-- Opening Marker --

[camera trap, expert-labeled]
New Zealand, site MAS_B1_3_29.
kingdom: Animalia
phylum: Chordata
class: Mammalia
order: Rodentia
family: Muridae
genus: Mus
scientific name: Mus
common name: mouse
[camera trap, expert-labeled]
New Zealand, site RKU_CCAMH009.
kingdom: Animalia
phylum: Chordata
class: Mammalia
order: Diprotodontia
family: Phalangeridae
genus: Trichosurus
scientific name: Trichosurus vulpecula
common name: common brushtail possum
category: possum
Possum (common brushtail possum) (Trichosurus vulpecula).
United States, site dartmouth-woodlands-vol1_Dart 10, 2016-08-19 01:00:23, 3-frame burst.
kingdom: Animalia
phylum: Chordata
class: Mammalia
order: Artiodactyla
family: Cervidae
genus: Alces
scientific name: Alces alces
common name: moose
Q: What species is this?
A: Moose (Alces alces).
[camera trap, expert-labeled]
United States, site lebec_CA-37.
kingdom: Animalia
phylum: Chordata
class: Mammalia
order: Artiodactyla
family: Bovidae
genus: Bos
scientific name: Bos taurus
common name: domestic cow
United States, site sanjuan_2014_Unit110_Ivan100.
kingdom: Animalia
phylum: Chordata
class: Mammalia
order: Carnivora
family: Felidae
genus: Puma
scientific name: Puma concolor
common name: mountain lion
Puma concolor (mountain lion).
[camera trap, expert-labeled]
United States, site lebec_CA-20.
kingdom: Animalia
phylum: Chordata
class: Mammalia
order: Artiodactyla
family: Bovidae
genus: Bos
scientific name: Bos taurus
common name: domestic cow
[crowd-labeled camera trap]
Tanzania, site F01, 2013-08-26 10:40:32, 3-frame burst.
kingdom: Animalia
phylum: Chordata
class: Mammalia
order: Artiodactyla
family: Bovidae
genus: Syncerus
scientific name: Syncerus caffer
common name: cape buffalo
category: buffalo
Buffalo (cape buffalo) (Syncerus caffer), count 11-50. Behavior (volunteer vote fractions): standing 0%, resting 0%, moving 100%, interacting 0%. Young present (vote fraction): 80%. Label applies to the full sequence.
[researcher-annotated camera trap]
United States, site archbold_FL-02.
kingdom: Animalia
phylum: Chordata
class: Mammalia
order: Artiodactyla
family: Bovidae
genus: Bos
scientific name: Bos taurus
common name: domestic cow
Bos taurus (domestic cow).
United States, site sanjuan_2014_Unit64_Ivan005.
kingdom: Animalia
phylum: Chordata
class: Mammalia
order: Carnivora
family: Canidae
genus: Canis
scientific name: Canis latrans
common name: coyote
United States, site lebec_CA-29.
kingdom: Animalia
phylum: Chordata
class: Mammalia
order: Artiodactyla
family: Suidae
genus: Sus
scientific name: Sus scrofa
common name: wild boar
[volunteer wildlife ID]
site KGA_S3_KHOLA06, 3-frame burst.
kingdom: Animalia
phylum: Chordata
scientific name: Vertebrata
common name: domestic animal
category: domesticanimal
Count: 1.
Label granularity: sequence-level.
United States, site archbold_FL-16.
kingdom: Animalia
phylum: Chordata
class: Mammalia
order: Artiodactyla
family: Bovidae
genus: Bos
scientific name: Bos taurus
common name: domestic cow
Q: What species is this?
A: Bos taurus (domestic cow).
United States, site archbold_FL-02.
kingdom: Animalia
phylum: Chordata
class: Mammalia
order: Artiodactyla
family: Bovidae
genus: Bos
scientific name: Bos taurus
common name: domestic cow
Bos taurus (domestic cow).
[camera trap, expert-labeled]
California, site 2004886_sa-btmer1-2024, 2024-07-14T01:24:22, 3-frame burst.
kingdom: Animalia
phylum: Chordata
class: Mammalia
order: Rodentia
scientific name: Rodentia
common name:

-- Closing Marker --

§ Exercise aim
Quote verbatim the opening lines of the listing above, ending with the line where "common name: common brushtail possum" appears; include both endpoints and nothing more.

§ Written reply
[camera trap, expert-labeled]
New Zealand, site MAS_B1_3_29.
kingdom: Animalia
phylum: Chordata
class: Mammalia
order: Rodentia
family: Muridae
genus: Mus
scientific name: Mus
common name: mouse
[camera trap, expert-labeled]
New Zealand, site RKU_CCAMH009.
kingdom: Animalia
phylum: Chordata
class: Mammalia
order: Diprotodontia
family: Phalangeridae
genus: Trichosurus
scientific name: Trichosurus vulpecula
common name: common brushtail possum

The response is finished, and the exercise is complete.